As far as political epiphanies go, Jenkin’s Liverpool enlightenment left Iain Duncan Smith’s Easterhouse epiphany in the dust. Backroom channels opened between the council and the Cabinet. That summer, a deal was hammered out, with the help of a lot of creative accounting.
And so, Liverpool’s brinkmanship seemed to have paid off. Despite the discomfort of central leadership, other Labour-held cities were so impressed that they began to plan their own act of defiance against Thatcher’s plan to make them cut spending. Those involved included future household names, including David Blunkett (Sheffield) and John McDonnell (Lambeth).
The idea behind what became known as the 1985 “rate-capping rebellion” was simple: no council would set a rate – the forerunner to council tax – for the following year. This allowed councils to avoid the politically toxic decision of raising taxes or cutting spending while in turn forcing the Westminster government to give up its plan of outsourcing austerity, or directly intervene. As the biggest rebel of the lot, Liverpool felt obliged to join in, although even at the time many councillors – including those on the left – feared that it would end in disaster.
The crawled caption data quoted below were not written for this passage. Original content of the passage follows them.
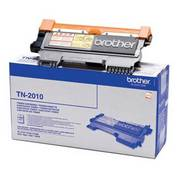 Brother TN2010 Cartus Toner Negru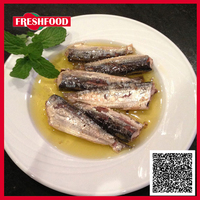 best canned sardines brands chinese canned sardines sardines with vegetable oil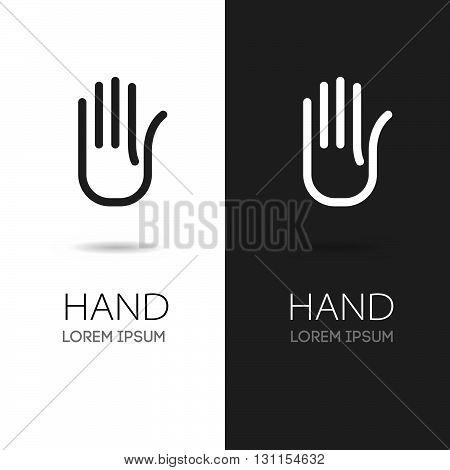 Hand vector logo. Hand icon. Handmade stylized hand. Handmade logo. Hand icon logotype. Business hand logo.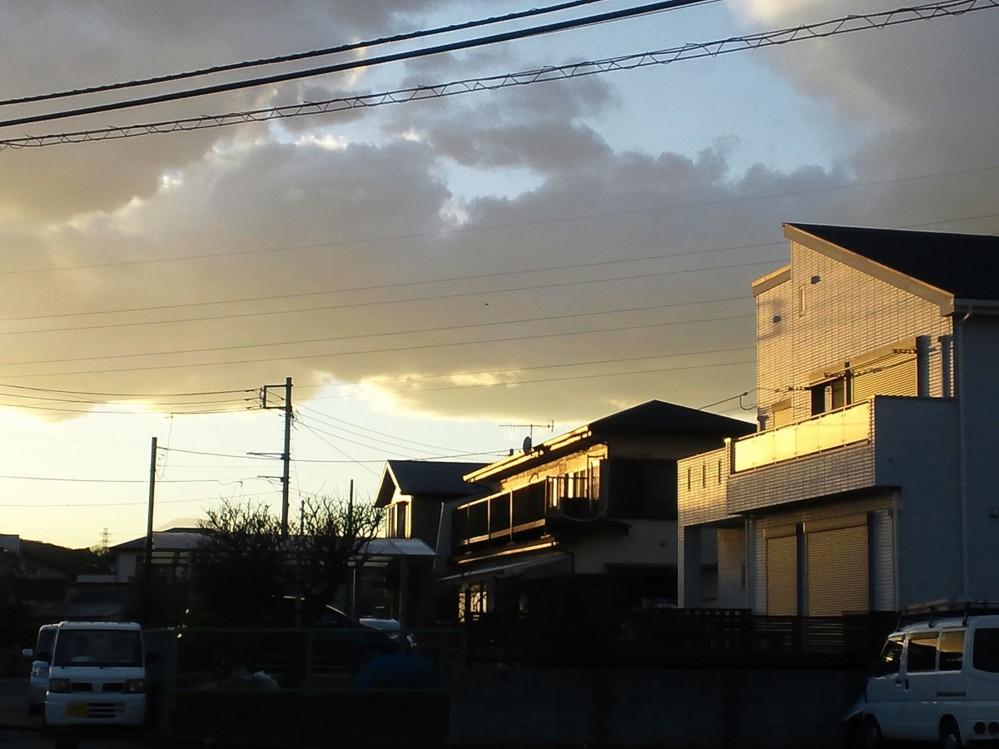 f:id:furuyatoshihiro:20150301204209j:image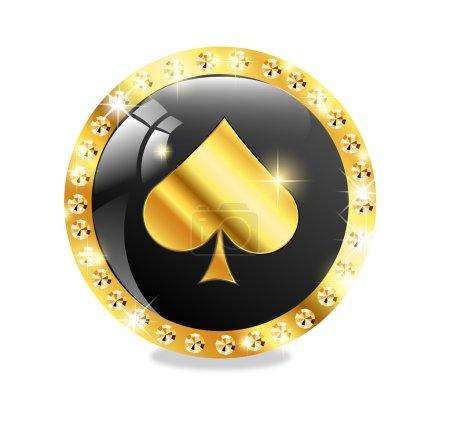 Poker, casino icon
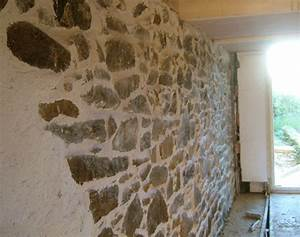 Mur A La Chaux : avant apres le mur la chaux i love basse indre ~ Premium-room.com Idées de Décoration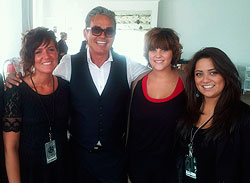 Stan Parente Salons Staff with Oribe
And that was pretty much what happened. One by one, the councils caved in. Some leaders were overruled after Labour councillors defected to the opposition. Others were sufficiently scared by the threat of legal action to find a fudge. Meanwhile, the Labour leadership made its opposition clear and, with the Miners’ Strike over, Thatcher was ready for her next battle.
Finally, just Liverpool and Lambeth were left. In June, Liverpool set a rate – although such a ridiculously low one it effectively meant an illegal budget. Support for this gesture was remarkably wide. According to the writer Michael Parkinson, one defiant backbench councillor said at the time: “I’m not a Marxist, I don’t even believe in all this political stuff. I just don’t think it’s fair.” In Lambeth, a legal budget was eventually passed in July 1985, but not before one councillor put another in a headlock.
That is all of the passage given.